🤖 AI Summary
This study addresses the challenge that ICU time-series prediction models trained on large hospitals often fail to generalize to resource-constrained smaller facilities. To tackle this, the authors frame cross-institutional model transfer as a domain-incremental continual learning task, enabling adaptation to the target domain’s data distribution while preserving knowledge from the source domain. They establish the first benchmark for domain-incremental continual learning on ICU time-series data and systematically evaluate representative methods—such as experience replay and Elastic Weight Consolidation (EWC)—using real-world multicenter datasets to assess their capacity for knowledge retention and transfer. Their analysis reveals substantial differences in measurement distributions and frequencies across ICUs in distinct U.S. regions, thereby demonstrating both the promise and limitations of current continual learning approaches in clinical settings.
📝 Abstract
In recent years, machine learning has made significant progress in clinical outcome prediction, demonstrating increasingly accurate results. However, the substantial resources required for hospitals to train these models, such as data collection, labeling, and computational power, limit the feasibility for smaller hospitals to develop their own models. An alternative approach involves transferring a machine learning model trained by a large hospital to smaller hospitals, allowing them to fine-tune the model on their specific patient data.
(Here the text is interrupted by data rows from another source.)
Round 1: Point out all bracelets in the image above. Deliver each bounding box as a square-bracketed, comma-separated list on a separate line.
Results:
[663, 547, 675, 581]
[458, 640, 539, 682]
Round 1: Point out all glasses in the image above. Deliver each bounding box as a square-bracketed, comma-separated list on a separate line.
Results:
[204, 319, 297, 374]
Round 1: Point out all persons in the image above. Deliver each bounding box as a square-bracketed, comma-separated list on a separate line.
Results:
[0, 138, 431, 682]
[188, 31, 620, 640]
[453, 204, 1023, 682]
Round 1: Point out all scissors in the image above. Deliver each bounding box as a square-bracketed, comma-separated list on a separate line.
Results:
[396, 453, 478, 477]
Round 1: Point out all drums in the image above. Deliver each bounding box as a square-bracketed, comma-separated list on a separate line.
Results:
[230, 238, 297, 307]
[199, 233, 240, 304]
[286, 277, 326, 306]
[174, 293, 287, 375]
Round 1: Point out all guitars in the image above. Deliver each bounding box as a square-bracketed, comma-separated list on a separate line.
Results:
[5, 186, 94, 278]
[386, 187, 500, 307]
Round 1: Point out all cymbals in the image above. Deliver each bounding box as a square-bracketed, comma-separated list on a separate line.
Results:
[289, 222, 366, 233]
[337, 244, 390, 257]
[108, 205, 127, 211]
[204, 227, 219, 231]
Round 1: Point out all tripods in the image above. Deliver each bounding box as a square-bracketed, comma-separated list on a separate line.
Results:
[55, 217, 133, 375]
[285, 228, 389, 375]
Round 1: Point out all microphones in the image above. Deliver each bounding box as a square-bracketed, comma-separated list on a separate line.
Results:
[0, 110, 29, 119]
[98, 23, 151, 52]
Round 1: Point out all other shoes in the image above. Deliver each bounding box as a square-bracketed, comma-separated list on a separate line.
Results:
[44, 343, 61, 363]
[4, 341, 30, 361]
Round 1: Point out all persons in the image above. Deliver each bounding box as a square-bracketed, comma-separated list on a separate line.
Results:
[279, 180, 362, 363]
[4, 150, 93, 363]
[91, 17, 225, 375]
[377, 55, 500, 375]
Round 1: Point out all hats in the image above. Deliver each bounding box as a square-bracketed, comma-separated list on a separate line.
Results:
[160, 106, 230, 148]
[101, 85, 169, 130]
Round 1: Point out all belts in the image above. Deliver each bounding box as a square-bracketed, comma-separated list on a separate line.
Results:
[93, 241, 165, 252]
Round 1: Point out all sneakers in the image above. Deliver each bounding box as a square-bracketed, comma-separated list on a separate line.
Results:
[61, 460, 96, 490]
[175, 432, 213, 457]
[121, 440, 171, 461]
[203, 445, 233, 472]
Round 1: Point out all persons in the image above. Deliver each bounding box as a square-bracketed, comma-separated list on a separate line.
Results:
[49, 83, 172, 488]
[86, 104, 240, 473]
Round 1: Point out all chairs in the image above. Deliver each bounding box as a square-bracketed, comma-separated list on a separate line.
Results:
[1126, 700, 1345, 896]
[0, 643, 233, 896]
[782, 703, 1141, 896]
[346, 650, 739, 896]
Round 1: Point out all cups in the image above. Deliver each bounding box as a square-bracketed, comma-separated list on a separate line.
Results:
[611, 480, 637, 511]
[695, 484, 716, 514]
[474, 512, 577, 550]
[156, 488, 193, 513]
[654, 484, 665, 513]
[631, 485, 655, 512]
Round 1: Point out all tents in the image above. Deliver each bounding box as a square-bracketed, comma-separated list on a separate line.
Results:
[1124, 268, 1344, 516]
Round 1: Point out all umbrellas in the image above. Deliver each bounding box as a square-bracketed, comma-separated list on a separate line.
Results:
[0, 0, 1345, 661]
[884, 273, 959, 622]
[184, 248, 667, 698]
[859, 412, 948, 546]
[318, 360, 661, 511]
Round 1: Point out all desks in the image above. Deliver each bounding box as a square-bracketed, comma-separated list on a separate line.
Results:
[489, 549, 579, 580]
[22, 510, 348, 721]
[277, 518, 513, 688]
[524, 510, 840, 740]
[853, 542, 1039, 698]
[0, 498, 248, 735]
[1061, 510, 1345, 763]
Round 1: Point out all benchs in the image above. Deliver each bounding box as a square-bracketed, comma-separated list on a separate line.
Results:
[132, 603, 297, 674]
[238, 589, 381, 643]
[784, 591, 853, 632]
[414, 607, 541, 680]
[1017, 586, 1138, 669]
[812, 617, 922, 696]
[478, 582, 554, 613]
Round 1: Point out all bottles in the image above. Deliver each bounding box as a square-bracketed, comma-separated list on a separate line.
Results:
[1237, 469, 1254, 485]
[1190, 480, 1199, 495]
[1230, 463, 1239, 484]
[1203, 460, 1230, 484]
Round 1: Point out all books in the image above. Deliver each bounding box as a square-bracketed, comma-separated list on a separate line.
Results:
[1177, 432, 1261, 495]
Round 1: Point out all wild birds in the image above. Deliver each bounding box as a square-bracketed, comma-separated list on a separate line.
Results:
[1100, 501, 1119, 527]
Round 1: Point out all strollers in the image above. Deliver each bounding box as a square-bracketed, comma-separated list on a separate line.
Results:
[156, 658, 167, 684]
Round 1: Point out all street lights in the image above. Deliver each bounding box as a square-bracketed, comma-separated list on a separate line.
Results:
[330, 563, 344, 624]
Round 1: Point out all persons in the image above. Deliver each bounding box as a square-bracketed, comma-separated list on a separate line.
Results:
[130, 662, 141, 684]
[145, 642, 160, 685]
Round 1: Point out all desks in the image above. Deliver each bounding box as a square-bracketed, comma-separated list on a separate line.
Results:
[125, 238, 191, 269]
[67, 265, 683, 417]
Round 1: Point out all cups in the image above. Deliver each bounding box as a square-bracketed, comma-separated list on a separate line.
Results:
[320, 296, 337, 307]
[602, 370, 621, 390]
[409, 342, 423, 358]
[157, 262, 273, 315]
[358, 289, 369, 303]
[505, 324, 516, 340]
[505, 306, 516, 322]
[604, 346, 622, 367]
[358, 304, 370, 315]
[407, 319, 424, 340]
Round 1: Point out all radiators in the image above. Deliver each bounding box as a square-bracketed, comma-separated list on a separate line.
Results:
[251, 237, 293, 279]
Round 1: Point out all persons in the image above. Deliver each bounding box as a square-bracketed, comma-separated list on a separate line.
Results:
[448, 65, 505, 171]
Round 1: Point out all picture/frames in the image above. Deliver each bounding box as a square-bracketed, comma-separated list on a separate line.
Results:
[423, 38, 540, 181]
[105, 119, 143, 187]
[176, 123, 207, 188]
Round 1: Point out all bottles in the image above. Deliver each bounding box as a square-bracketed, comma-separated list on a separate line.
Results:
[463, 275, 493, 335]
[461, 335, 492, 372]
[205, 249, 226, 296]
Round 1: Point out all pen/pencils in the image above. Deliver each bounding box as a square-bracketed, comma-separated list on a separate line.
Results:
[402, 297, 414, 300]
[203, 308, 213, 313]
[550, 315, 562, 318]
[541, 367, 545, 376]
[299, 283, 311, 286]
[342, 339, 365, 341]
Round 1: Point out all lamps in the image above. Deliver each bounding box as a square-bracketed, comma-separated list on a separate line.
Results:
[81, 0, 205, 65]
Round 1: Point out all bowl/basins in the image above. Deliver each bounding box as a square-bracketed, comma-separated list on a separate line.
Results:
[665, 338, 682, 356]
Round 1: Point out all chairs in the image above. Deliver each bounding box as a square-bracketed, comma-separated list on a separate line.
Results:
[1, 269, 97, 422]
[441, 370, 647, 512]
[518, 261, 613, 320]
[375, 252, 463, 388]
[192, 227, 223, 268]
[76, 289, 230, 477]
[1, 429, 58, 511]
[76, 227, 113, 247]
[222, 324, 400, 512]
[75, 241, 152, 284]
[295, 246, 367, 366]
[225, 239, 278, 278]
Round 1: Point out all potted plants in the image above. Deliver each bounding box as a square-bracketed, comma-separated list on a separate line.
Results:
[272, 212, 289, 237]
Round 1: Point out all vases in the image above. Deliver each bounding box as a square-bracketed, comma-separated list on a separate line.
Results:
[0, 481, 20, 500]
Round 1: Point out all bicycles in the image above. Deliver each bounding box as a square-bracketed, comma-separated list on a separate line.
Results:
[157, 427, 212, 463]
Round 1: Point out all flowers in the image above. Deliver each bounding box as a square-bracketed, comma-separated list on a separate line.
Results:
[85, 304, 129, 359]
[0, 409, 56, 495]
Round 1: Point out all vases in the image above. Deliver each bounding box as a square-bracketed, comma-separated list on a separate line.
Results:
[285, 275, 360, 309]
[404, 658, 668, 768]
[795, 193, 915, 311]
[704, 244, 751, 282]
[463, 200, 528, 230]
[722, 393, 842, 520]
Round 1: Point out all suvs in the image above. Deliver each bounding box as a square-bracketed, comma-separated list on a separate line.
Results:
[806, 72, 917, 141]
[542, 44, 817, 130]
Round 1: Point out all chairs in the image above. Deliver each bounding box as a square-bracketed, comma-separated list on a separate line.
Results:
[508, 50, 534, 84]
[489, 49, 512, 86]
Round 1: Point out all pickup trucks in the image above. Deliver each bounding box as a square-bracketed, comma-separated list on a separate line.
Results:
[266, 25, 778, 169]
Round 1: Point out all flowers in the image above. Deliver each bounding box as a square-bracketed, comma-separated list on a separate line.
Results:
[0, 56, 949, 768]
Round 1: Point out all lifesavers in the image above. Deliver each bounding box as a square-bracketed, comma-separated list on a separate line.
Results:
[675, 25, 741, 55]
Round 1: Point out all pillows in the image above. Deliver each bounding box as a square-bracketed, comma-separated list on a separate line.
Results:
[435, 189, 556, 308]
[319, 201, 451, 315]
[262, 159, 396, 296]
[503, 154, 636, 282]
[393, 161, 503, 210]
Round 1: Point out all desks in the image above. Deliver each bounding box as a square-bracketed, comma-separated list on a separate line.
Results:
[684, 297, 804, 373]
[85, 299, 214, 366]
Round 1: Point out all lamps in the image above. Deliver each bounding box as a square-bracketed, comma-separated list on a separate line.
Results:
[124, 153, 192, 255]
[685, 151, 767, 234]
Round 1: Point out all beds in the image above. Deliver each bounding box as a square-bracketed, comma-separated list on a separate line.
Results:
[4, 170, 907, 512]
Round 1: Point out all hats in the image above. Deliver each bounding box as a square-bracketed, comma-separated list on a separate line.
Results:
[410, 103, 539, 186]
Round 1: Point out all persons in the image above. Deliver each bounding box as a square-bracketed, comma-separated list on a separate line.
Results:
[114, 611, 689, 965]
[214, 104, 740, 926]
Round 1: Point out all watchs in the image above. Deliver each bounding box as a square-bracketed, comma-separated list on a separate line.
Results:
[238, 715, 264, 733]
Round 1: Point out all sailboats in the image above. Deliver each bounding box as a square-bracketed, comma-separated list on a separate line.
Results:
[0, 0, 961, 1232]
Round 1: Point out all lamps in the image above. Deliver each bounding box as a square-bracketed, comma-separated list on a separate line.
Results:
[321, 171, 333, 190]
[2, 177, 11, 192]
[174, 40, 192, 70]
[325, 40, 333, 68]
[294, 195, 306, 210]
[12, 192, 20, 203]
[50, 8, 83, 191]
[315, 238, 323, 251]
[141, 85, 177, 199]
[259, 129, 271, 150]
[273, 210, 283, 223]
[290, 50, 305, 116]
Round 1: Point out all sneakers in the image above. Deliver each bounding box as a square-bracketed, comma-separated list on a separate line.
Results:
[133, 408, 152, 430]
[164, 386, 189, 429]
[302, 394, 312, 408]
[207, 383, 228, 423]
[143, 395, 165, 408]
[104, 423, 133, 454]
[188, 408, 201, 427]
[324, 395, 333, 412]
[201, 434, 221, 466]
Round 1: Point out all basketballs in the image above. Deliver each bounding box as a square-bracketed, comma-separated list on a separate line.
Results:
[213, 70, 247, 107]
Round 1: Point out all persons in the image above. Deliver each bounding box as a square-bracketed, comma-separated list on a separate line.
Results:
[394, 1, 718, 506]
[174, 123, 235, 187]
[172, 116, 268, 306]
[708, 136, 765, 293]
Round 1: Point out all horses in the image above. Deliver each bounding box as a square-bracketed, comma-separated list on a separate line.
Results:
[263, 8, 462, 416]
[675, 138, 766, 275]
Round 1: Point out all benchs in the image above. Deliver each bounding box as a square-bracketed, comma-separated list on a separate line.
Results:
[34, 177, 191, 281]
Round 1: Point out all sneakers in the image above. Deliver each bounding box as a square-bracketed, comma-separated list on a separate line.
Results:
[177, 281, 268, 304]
However, these models are often trained and validated on data from a single hospital, raising concerns about their generalizability to new data. Our research shows that there are notable differences in measurement distributions and frequencies across various regions in the United States. To address this, we propose a benchmark that tests a machine learning model's ability to transfer from a source domain to different regions across the country. This benchmark assesses a model's capacity to learn meaningful information about each new domain while retaining key features from the original domain.
Using this benchmark, we frame the transfer of a machine learning model from one region to another as a domain incremental learning problem. While the task of patient outcome prediction remains the same, the input data distribution varies, necessitating a model that can effectively manage these shifts. We evaluate two popular domain incremental learning methods: data replay, which stores examples from previous data sources for fine-tuning on the current source, and Elastic Weight Consolidation (EWC), a model parameter regularization method that maintains features important for both data sources.